You’re quite the character

mirror

I just finished a post by fellow blogger Bare Knuckle Writer, entitled: Mutants: You and Your Protagonist. In it, she describes how her protagonists eventually end up being some version of herself; her beliefs, her mannerisms, her idioms. Not a carbon copy, you understand, but a variation on the theme that is she. (If you don’t know what a carbon copy is, talk to your grandma.)

This got me thinking about my own writing habits and quickly crystallized into the realization that all of my characters, or at least the major ones, are some variant of me.

Although I would never—or at least rarely—expect me to perform any of the actions or give any of the speeches of my characters, to make the characters believable, for me to truly get inside their heads, I have to give them free range inside mine.

I have no expectation that I will ever chase a murder suspect down an alley or cut off my enemy’s oxygen supply to get him to submit to my will, but I can’t say the idea is impossible given who I am (and what I have muttered in traffic).

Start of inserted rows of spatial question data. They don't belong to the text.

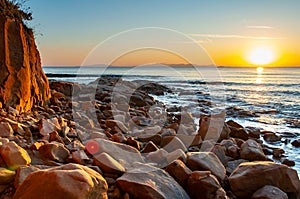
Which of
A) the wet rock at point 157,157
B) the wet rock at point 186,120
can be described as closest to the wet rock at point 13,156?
the wet rock at point 157,157

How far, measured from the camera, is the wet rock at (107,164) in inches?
131

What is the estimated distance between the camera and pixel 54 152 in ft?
11.5

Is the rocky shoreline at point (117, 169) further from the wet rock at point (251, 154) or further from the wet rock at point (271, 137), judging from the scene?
the wet rock at point (271, 137)

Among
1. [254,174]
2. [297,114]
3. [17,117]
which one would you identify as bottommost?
[297,114]

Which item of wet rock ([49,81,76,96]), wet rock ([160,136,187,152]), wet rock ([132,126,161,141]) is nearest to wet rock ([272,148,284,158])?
wet rock ([160,136,187,152])

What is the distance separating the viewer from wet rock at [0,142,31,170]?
296cm

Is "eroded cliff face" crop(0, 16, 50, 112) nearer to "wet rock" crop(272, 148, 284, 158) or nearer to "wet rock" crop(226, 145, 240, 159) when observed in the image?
"wet rock" crop(226, 145, 240, 159)

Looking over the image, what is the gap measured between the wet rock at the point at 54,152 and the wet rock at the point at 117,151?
0.35 meters

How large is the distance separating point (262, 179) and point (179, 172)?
3.38ft

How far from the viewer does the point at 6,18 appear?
5906 mm

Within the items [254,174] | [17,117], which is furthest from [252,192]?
[17,117]

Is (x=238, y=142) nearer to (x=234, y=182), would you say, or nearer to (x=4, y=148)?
(x=234, y=182)

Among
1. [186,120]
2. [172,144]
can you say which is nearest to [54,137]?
[172,144]

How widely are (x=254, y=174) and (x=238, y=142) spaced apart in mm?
2923
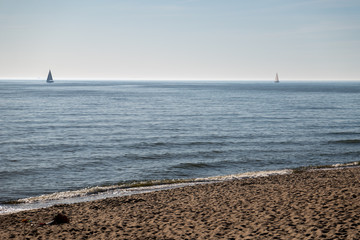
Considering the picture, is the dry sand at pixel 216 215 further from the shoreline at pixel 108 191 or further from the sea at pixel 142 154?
the sea at pixel 142 154

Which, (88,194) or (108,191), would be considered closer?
(88,194)

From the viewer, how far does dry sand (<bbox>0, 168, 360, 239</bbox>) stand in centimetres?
1080

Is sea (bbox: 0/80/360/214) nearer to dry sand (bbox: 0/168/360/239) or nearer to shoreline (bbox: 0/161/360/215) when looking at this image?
shoreline (bbox: 0/161/360/215)

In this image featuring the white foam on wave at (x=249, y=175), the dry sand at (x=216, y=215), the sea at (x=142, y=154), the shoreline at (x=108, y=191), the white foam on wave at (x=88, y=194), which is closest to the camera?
the dry sand at (x=216, y=215)

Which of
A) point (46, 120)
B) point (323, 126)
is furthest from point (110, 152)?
point (323, 126)

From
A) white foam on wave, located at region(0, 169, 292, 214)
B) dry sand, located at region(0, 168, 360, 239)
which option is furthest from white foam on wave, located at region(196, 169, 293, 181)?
dry sand, located at region(0, 168, 360, 239)

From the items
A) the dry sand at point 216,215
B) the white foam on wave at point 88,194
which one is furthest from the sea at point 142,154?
the dry sand at point 216,215

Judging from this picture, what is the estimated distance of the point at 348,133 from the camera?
1517 inches

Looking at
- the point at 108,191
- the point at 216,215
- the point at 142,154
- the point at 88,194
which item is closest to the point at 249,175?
the point at 108,191

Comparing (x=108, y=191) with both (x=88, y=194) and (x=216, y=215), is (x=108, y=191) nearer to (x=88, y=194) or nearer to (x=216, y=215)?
(x=88, y=194)

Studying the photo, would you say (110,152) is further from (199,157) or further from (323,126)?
(323,126)

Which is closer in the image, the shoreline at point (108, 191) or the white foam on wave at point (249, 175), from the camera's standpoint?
the shoreline at point (108, 191)

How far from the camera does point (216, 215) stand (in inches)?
505

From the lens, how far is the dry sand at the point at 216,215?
10.8 m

To bring out the best and the worst in my characters, I have to be willing to reveal the best and the worst in me. The process is a variation on what makes other writers’ characters relatable to me.

othello-iago

If we look at one of my favourite plays—Shakespeare’s Othello—I can quite easily visualize aspects of my personality and even past behaviours in all of the main characters.

I have spit venom and schemed like Iago, been as empassioned as Othello, been as blinded by lust as Roderigo, as fawning for favour as Cassio, and as blinded by love as Desdemona. All various aspects of one person’s personality.

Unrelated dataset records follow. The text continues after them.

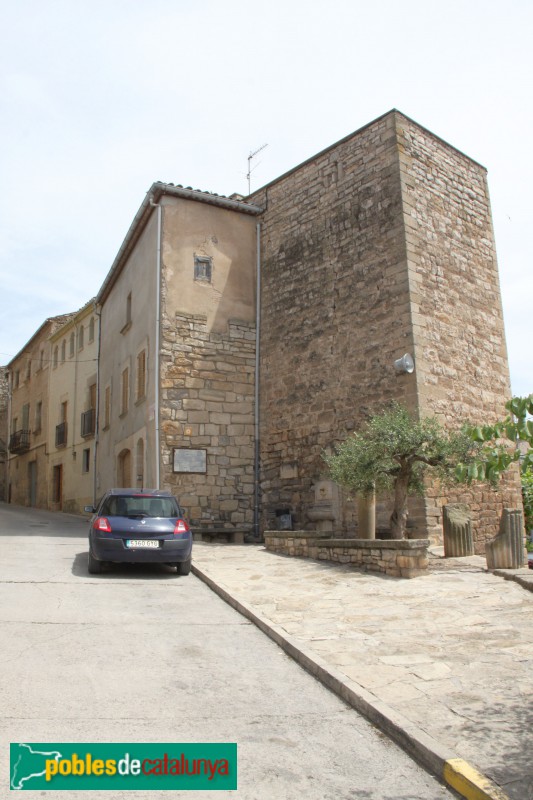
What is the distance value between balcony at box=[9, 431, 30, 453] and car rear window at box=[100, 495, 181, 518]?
23.0m

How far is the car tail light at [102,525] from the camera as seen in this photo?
916 centimetres

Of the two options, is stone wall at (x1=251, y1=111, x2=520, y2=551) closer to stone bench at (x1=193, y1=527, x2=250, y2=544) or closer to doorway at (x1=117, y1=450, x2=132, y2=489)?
stone bench at (x1=193, y1=527, x2=250, y2=544)

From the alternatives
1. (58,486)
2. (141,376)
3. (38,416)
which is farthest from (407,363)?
(38,416)

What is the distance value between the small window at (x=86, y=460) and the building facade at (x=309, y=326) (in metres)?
5.75

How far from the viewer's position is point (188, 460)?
49.4 feet

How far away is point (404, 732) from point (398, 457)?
6.75 m

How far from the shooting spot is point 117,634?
233 inches

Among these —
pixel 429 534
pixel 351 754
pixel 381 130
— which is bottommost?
pixel 351 754

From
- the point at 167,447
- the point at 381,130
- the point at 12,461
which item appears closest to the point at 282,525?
the point at 167,447

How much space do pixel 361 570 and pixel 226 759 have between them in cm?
626

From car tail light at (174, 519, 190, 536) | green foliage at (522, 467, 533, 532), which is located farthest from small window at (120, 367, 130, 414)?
green foliage at (522, 467, 533, 532)

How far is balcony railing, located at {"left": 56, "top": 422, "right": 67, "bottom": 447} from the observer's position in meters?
26.1

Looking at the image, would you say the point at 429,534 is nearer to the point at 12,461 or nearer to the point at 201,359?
the point at 201,359

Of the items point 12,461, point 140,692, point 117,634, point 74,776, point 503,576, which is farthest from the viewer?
point 12,461
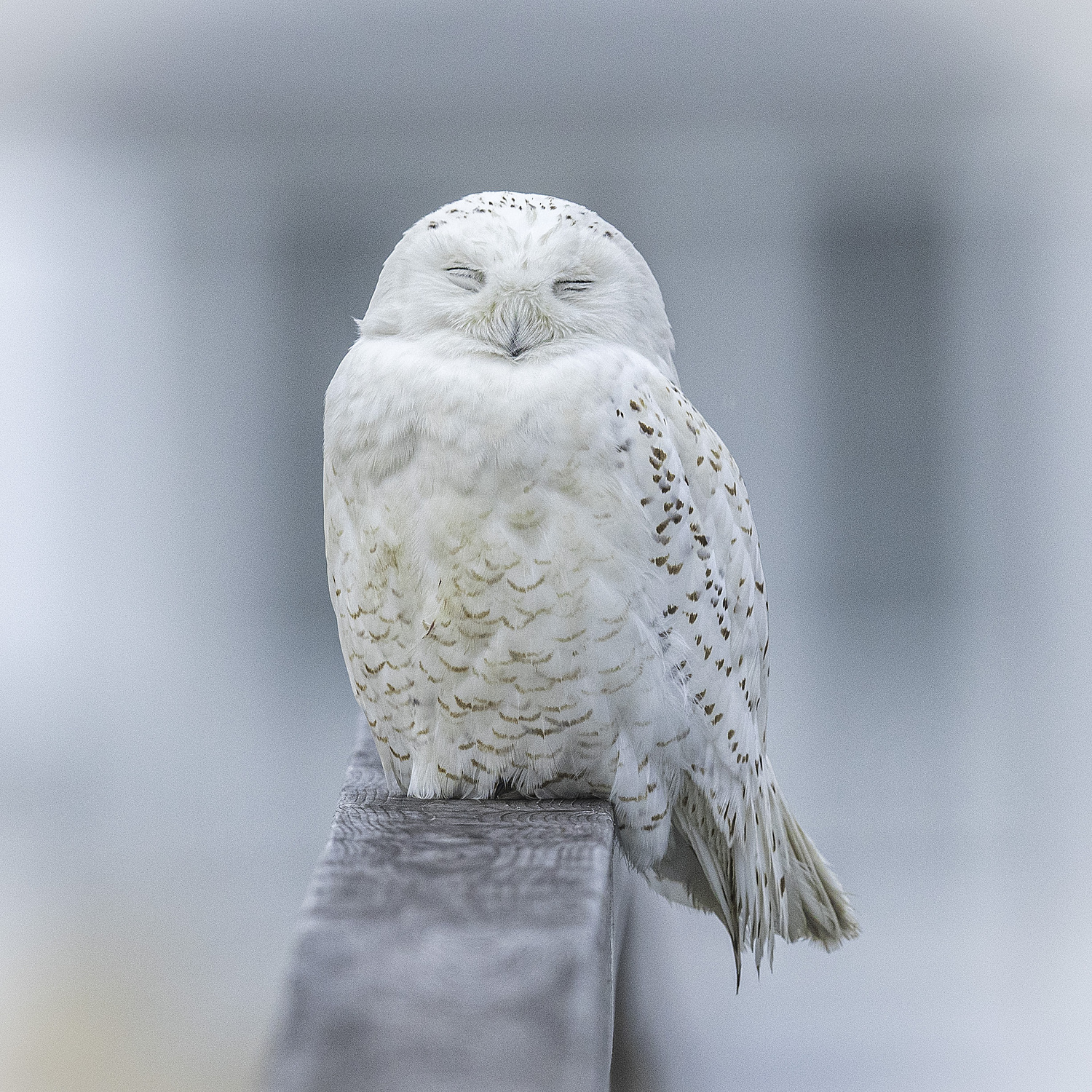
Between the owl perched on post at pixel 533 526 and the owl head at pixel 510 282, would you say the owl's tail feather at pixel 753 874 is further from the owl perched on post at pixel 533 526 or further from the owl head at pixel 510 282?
the owl head at pixel 510 282

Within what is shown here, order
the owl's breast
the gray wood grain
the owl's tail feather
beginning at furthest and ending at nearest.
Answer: the owl's tail feather → the owl's breast → the gray wood grain

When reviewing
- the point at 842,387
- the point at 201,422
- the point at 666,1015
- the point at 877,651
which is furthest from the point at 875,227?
the point at 666,1015

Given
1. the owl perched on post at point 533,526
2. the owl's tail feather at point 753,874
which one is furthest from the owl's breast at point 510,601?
the owl's tail feather at point 753,874

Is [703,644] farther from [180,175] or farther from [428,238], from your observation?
[180,175]

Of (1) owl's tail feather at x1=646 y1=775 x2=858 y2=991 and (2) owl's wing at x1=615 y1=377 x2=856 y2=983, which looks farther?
(1) owl's tail feather at x1=646 y1=775 x2=858 y2=991

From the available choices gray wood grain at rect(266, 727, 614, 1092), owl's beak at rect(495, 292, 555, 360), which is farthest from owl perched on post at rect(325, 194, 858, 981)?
gray wood grain at rect(266, 727, 614, 1092)

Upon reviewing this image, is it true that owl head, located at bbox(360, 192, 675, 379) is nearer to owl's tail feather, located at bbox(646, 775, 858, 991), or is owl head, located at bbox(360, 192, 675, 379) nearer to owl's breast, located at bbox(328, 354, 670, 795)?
owl's breast, located at bbox(328, 354, 670, 795)
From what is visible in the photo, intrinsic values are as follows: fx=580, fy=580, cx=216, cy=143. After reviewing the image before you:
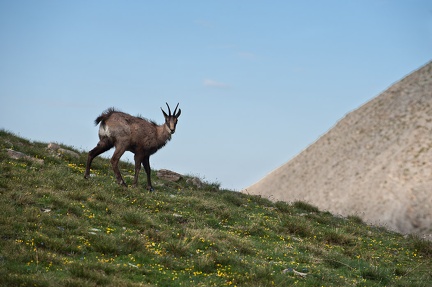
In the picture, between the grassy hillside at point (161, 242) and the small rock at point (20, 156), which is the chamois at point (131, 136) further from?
the small rock at point (20, 156)

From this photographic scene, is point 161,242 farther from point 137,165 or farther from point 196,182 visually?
point 196,182

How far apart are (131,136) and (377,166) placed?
2089 centimetres

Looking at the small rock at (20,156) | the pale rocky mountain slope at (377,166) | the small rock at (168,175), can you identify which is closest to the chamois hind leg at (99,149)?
the small rock at (20,156)

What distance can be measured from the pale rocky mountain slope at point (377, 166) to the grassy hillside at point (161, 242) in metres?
10.6

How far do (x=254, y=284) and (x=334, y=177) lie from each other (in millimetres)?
28280

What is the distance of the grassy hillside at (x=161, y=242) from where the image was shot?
1124 cm

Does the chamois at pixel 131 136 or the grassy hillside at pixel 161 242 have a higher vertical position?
the chamois at pixel 131 136

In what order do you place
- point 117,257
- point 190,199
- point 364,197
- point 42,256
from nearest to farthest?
point 42,256
point 117,257
point 190,199
point 364,197

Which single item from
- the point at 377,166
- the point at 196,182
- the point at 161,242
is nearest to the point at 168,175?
the point at 196,182

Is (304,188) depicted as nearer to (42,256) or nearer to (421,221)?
(421,221)

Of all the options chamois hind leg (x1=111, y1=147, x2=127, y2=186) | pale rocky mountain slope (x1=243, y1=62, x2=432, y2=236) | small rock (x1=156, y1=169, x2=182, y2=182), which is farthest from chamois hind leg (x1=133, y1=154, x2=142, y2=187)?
pale rocky mountain slope (x1=243, y1=62, x2=432, y2=236)

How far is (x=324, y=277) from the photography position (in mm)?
12961

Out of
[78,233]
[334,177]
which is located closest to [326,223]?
[78,233]

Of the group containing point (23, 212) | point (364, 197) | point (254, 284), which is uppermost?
point (364, 197)
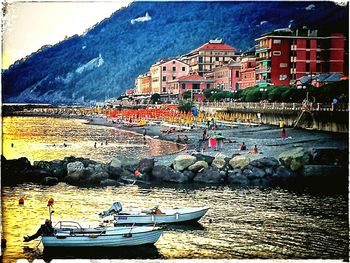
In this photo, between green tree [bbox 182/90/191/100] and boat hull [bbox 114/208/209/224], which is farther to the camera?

In an ironic footnote of life imitating art, my wife finally took me aside one day to explain that asides only work in the theatre. Although it was true that no one could hear Iago’s asides in Othello, everyone in the real world could quite easily hear mine. This, of course, helped explain why all of my evil and cunning plans failed so miserably.

I am my characters and my characters are me.

It is less “you are what you eat”, for people like me, and more “you are who you write”. Thus, to thine own characters, be true.